The Regulation contains measures affecting the profits of electricity producers and suppliers, as well as measures relating to trade in crude oil, natural gas, coal and refining. For all areas, the Regulation lays down the basic parameters of the measures and the objectives to be achieved.
Given the above, there can be relatively large differences in the specific windfall tax legislation between EU countries, which is why we have decided to provide you with a brief summary of what the windfall tax looks like at our nearest neighbors.
Slovakia, for example, was already considering the introduction of a type of windfall tax on windfall profits from Russian oil imports in May 2022, before the windfall tax was introduced on EU level. Currently, Slovakia applies a windfall tax of 55% on excessive profits, which applies to windfall profits of companies operating in the crude oil, natural gas and coal sectors.
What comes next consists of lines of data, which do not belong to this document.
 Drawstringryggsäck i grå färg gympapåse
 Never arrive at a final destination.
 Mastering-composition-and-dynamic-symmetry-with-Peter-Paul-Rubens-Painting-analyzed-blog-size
Furthermore, Slovakia applies a windfall tax on electricity producers. The tax is applied to the profits from the sale of electricity if its price exceeds the limits set for the different methods of energy production, which range from EUR 50 to EUR 250 per megawatt-hour. Where these limits are exceeded, the tax rate is set at 90 %. Power plants with an installed capacity of up to 0,9 megawatts, hydroelectric power plants and biomass power plants are not subject to this tax. The tax applies temporally for the period from 01.12.2022 to 31.12.2024.
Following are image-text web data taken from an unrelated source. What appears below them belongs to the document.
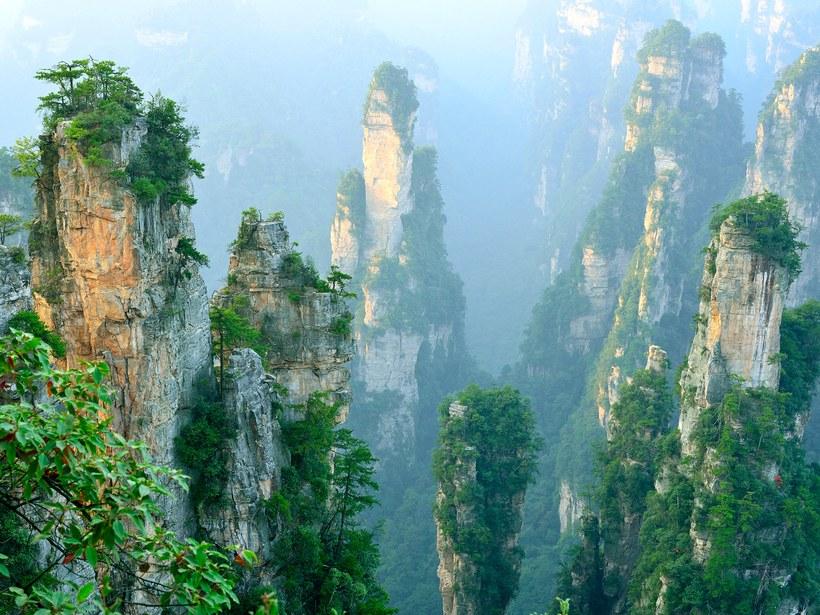 Área cénica de Wulingyuan: Zhangjiajie, China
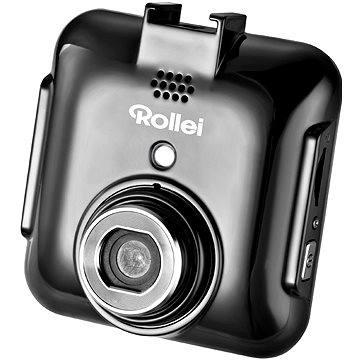Rollei DVR-71 (40130)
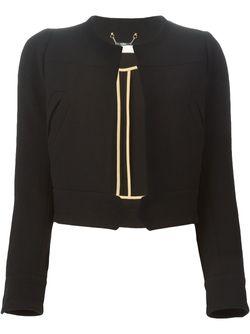Укороченный Пиджак Chloe                                                                                                              черный цвет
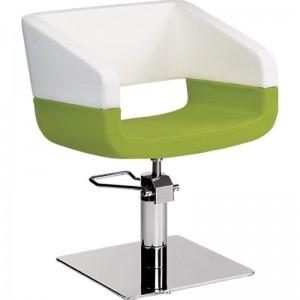 Парикмахерское кресло HIP HOP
In Germany, the tax on excessive profits of electricity producers has very similar parameters as in Slovakia. A tax of 90% is applied to profits from electricity production that exceed a megawatt-hour threshold ranging from €60 to €130 depending on the production method. This tax also applies to electricity from renewable sources and applies to profits from electricity produced from 30.11.2022 to 01.07.2023, although it may be decided to extend this period until 30.04.2024.
Excess profits in oil, gas, coal products and refining are taxed much less in Germany than in Slovakia. The tax rate here was set at 33%, with the tax applying to profits that are at least 20% higher than in the comparison period, i.e. years 2018-2021.
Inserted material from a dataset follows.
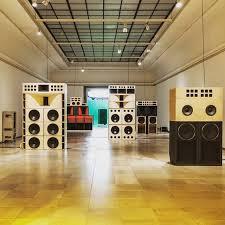 The Art Of Sound Design 25 Best Sound System Culture Images On Pinterest Reggae Music
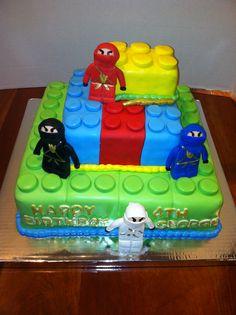 Minus the ninjas Birthday Sweets, Boy Birthday, Birthday Parties, Birthday Ideas, Birthday Celebrations, Birthday Cakes, Lego Food, Ninjago Cakes, Cakes For Boys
In Austria, a tax of 40% is applied to excess profits in the oil and gas sector and, as in Germany, profits that exceed the average profits for the period 2018-2021 by 20% are considered excessive. The tax applies over time to profits made between 01.01.2022 and 31.12.2023. Up to 50% of the resources spent on the transition to renewables between 2021 and 2024 can be deducted from the tax, but the mechanism is set up so that the tax level never falls below 33%.
The tax rate for electricity producers in Austria is the same as in Slovakia and Germany, which is 90%. The tax applies to profits for the time period from 01.12.2022 to 31.12.2023 if the price exceeds EUR 140 per megawatt-hour. Also, in the case of this tax, deductions can be applied if an investment in renewable energy is proven.
Poland has not yet introduced any form of windfall tax, but the Polish government is currently working on a bill that should be finalized in the next few weeks. The proposal should apply to mining companies and fuel producers and also affect profits from 2022.